Example 1: Some years ago, I had to sit through a meeting where a committee worried about a 2% drop in satisfaction scores on a student questionnaire. No-one checked how many replies were involved (around 400, so it worked out to about 6 people less in the second year than the first as the ratings were something like 75%).
Example 2: I recently had to add comments in a record system about students whose attendance percentage had dropped below 90%. That was 8 weeks into the course...
I don't know if Newton's law's would jump out of the paper if you simply threw a ball at one million different vectors.
We might be initially processing the large data using relatively simple techniques, but on the reduced data, we can now run more sophisticated methods that actually work because the underlying data comes from a huge number of samples.
As but one example, in computer vision, the concept of "attributes" -- automatically labeling objects using descriptive words instead of categorical ones, i.e., "this thing is like..." rather than "this thing is..." -- has opened the door to a number of exciting advances. One is the concept of "zero-shot learning": automatically recognizing an object that you've never seen an instance of before simply via a description. For example, one could recognize beavers as "small, four-legged furry rodents with big teeth and a flat tail", without having ever seen a beaver before. The training data for this classifier need not include beavers, but only images which match the individual attributes, not necessarily all in the same image -- small, four-legged, furry, rodent, big teeth, flat tail.
This kind of thing was not really possible before, because there just wasn't enough data to train reliable classifiers for each attribute in any kind of automated way.
Finally, as I alluded to at the beginning, these individual attribute classifiers are often relatively simple algorithms, such as Support Vector Machines (SVMs).

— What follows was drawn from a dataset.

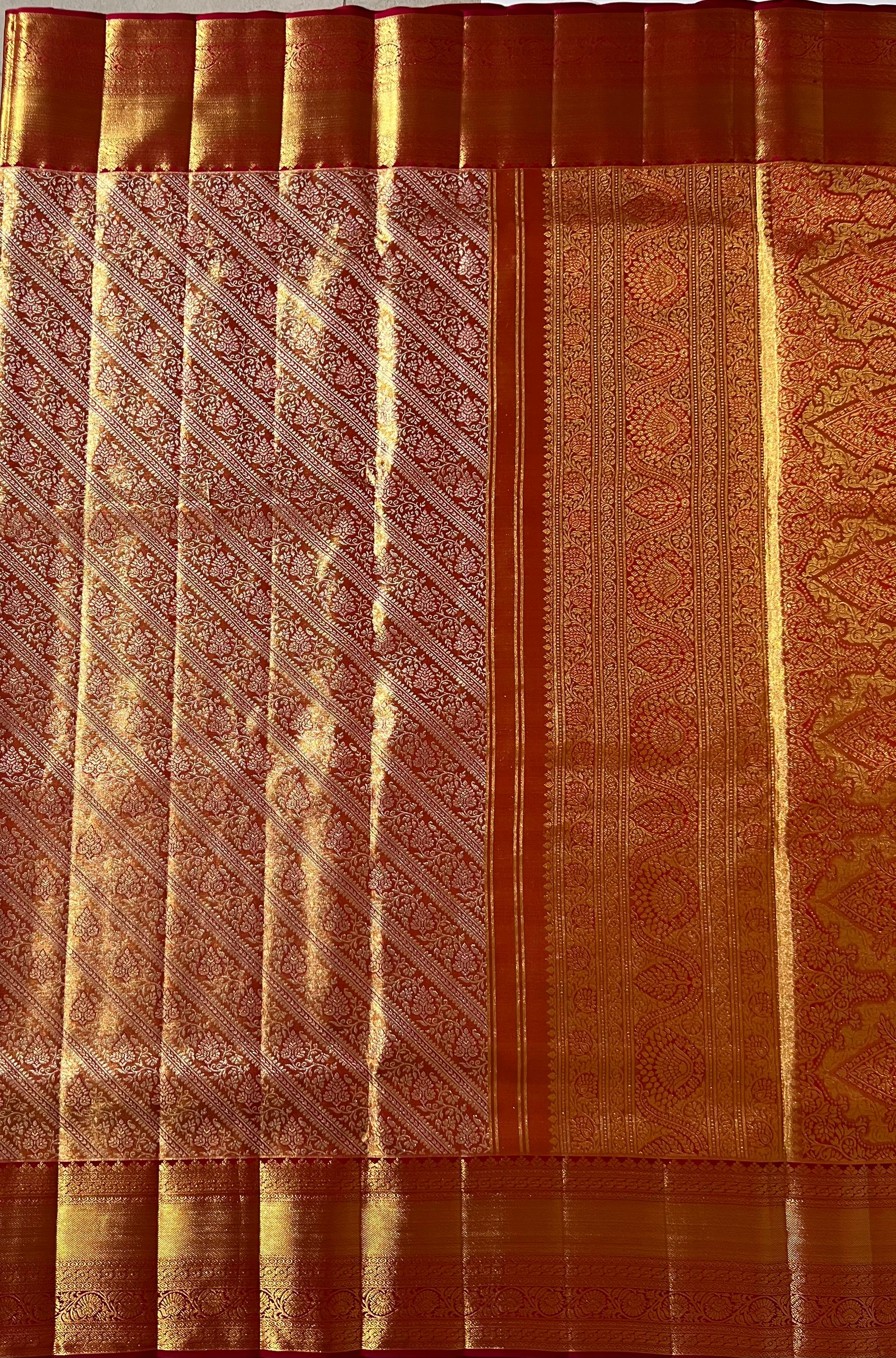 Orange and Golden Kanjeevaram silk saree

Yet, the 2nd-stage algorithms that use the attribute values to do something useful, such as the zero-shot learning application described above, are often much more involved/advanced techniques.
1. Remoteness of location - few outside influences 2. Relatively few species!
Even though it's on the equator, the islands aren't all jungle and animals. The sheer lack of different species made it possible to see every single one of them in a single visit, and allowed Darwin to theorize without thinking he missed something.
Sometimes, simplicity helps with focus
A lot of early "progress" in AI was found to not survive contact with the real world -- for example, most of computer vision. This was because collecting data was so expensive/difficult that only a few images could be captured for many experiments, and the methods they came up with often worked okay for those examples, but nothing else! So a lot of clever-seeming algorithms end up being rather useless in the real world, and progress was illusionary.
I find that in computer vision (my area of research), a fundamental component of many disparate problems is that you are trying to interpolate or extrapolate data in a very complicated underlying space, where linear approximations are completely unusable and optimization is too unconstrained. The key is to come up with suitable regularizers that can use prior information to constrain the problem appropriately.
Getting more data thus helps in two ways:
1. It reduces the amount of interpolation you have to do, since you can get a denser sampling of the space.
2. It allows you up to build up these priors using real data, making interpolation much better.
Empirically, this paper (http://www.cs.cornell.edu/~caruana/ctp/ct.papers/caruana.icm...) makes a reasonably compelling case that Naive Bayes is really not very good compared to anything that actually models cross-feature correlations. Theoretically, it's clear that Naive Bayes will fail in unboundedly bad ways given enough strongly correlated features (If I just duplicate the feature N times, I effectively multiply its coefficient by N without actually adding any new information).
Note: I believe there is a technical weakness in the paper due to how they quantized continuous variables for use in Naive Bayes, but the overall performance trends reported confirm my experience with modeling projects in the wild.
Edit: I realize that one might make the claim just in the context of huge data sets, but again you have to get lucky not to have strong correlation effects that other models would handle better.
Edit 2: Oh, I'm an idiot. You specifically said AI. I'll leave the comment as it was, because I often hear the "with enough data Naive Bayes is as good as anything else" story and hope to influence anyone who might be impressionable :-)